Counting “unique pairs” of numbers into a python d

2019-08-23 06:53发布

问题:

EDIT: Edited typos; the key values of the dictionary should be dictionaries, not sets.

I will keep the typos here though, as the questions below address this question. My apologies for the confusion.

Here's the problem:

Let's say I have a list of integers whereby are never repeats:

list1 = [2, 3]   

In this case, there is a unique pair 2-3 and 3-2, so the dictionary should be:

{2:{3: 1}, 3:{2: 1}}

That is, there is 1 pair of 2-3 and 1 pair of 3-2.

For larger lists, the pairing is the same, e.g.

list2 = [2, 3, 4]

has the dicitonary

{2:{3: 1}, 3:{2: 1}, 3:{4: 1}, 4:{3: 1}, 2:{4: 1}, 4:{2: 1}}

(1) Once the size of the lists become far larger, how would one algorithmically find the "unique pairs" in this format using python data structures?

(2) I mentioned that the lists cannot have repeat integers, e.g.

[2, 2, 3]

is impossible, as there are two 2s.

However, one may have a list of lists:

list3 = [[2, 3], [2, 3, 4]] 

whereby the dictionary must be

{2:{3: 2}, 3:{2: 2}, 3:{4: 1}, 4:{3: 1}, 2:{4: 1}, 4:{2: 1}}

as there are two pairs of 2-3 and 3-2. How would one "update" the dictionary given multiple lists within a list?

This is an algorithmic problem, and I don't know of the most efficient solution. My idea would be to somehow cache values in a list and enumerate pairs...but that would be so slow. I'm guessing there's something useful from itertools.

回答1:

What you want is to count pairs that arise from combinations in your lists. You can find those with a Counter and combinations.

from itertools import combinations
from collections import Counter

list2 = [2, 3, 4]

count = Counter(combinations(list2, 2))

print(count)

Output

Counter({(2, 3): 1, (2, 4): 1, (3, 4): 1})

As for your list of list, we update the Counter with the result from each sublist.
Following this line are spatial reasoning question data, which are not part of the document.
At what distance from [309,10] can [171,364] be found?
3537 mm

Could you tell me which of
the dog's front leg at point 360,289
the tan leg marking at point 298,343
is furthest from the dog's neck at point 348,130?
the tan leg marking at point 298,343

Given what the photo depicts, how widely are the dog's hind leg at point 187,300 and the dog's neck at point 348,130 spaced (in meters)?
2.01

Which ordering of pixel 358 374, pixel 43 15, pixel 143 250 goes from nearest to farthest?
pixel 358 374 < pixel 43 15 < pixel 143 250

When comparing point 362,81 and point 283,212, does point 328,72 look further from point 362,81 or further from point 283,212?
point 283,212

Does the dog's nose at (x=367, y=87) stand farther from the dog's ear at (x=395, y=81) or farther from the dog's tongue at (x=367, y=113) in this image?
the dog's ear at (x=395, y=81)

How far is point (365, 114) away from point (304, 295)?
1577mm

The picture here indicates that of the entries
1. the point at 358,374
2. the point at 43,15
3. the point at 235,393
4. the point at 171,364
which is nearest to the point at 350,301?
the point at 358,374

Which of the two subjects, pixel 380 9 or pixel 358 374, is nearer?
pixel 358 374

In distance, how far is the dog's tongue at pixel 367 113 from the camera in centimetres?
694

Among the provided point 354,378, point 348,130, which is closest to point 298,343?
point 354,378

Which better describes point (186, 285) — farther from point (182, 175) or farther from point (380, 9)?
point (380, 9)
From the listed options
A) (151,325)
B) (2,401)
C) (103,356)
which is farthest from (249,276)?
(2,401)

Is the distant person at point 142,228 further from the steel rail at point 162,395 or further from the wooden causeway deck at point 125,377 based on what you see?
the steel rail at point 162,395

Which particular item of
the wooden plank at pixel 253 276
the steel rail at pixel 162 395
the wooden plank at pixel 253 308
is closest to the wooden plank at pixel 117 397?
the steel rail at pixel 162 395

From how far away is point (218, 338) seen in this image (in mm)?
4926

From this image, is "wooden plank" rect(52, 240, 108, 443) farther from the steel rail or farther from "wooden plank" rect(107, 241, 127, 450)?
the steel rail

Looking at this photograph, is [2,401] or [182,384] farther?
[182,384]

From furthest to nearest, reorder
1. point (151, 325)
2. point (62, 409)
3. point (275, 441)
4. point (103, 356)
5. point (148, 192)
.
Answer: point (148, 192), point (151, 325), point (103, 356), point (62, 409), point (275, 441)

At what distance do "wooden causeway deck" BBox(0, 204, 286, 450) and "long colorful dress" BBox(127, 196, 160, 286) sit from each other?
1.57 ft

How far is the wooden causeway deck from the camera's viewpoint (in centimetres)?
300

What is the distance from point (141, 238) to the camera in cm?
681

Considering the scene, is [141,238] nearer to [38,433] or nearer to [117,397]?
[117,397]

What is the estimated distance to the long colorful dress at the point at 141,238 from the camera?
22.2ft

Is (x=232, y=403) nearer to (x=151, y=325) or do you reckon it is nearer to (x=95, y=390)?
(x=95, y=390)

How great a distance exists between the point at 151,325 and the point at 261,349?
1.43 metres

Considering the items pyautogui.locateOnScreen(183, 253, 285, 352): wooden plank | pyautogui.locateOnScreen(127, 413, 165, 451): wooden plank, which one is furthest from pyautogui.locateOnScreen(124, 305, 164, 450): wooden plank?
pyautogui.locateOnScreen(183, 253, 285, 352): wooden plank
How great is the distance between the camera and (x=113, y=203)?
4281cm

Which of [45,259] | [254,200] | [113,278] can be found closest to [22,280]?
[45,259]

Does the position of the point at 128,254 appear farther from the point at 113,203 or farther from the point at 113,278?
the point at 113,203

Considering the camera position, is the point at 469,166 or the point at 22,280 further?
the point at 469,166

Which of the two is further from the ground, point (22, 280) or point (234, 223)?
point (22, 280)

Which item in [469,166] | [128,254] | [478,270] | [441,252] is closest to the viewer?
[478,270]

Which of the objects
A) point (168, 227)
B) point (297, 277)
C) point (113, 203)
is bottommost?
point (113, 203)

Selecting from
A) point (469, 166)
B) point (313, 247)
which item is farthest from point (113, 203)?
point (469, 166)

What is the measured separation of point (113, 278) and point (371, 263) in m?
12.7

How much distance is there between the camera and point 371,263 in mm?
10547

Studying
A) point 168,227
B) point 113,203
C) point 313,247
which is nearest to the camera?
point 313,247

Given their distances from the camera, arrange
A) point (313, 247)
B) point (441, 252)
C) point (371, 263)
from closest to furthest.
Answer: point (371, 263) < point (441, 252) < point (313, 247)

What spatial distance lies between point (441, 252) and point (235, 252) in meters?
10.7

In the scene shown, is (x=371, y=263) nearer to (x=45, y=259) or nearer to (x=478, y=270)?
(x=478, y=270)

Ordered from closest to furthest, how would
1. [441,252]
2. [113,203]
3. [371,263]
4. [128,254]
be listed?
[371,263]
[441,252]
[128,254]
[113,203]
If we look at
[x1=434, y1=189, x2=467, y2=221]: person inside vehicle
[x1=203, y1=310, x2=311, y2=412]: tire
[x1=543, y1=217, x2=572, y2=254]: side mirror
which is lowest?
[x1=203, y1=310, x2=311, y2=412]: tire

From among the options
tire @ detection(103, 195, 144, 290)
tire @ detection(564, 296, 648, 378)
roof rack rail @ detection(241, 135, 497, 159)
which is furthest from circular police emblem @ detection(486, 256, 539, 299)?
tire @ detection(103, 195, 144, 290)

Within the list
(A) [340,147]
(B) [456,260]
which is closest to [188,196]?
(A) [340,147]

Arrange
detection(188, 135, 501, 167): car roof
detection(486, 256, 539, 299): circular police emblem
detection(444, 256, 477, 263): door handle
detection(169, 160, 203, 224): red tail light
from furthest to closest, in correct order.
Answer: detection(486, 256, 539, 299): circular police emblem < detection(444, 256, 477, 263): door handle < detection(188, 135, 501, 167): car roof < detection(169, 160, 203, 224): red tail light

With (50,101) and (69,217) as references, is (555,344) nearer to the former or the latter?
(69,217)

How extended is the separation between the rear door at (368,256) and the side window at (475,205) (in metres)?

from itertools import combinations
from collections import Counter

list3 = [[2, 3], [2, 3, 4]]

count = Counter()

for sublist in list3:
    count.update(Counter(combinations(sublist, 2)))

print(count)

Output

Counter({(2, 3): 2, (2, 4): 1, (3, 4): 1})


回答2:

My approach iterates over the input dict (linear complexity) and pairs each key with its first available integer (this complexity depends on the exact specs of your question - e.g., can each list contain unlimited sub-lists?), inserting these into an output dict (constant complexity).

import os 
import sys 


def update_results(result_map, tup):
    # Update dict inplace
    # Don't need to keep count here
    try:
        result_map[tup] += 1
    except KeyError:
        result_map[tup] = 1
    return


def algo(input):
    # Use dict to keep count of unique pairs while iterating
    # over each (key, v[i]) pair where v[i] is an integer in 
    # list input[key]
    result_map = dict()
    for key, val in input.items():
        key_pairs = list()
        if isinstance(val, list):
            for x in val:
                if isinstance(x, list):
                    for y in x:
                        update_results(result_map, (key, y))
                else:
                    update_results(result_map, (key, x))
        else:
            update_results(result_map, (key, val))
    return len(result_map.keys())


>>> input = { 1: [1, 2], 2: [1, 2, [2, 3]] }
>>> algo(input)
>>> 5

I'm pretty sure there's a more refined way to do this (again, would depend on the exact specs of your question), but this could get your started (no imports)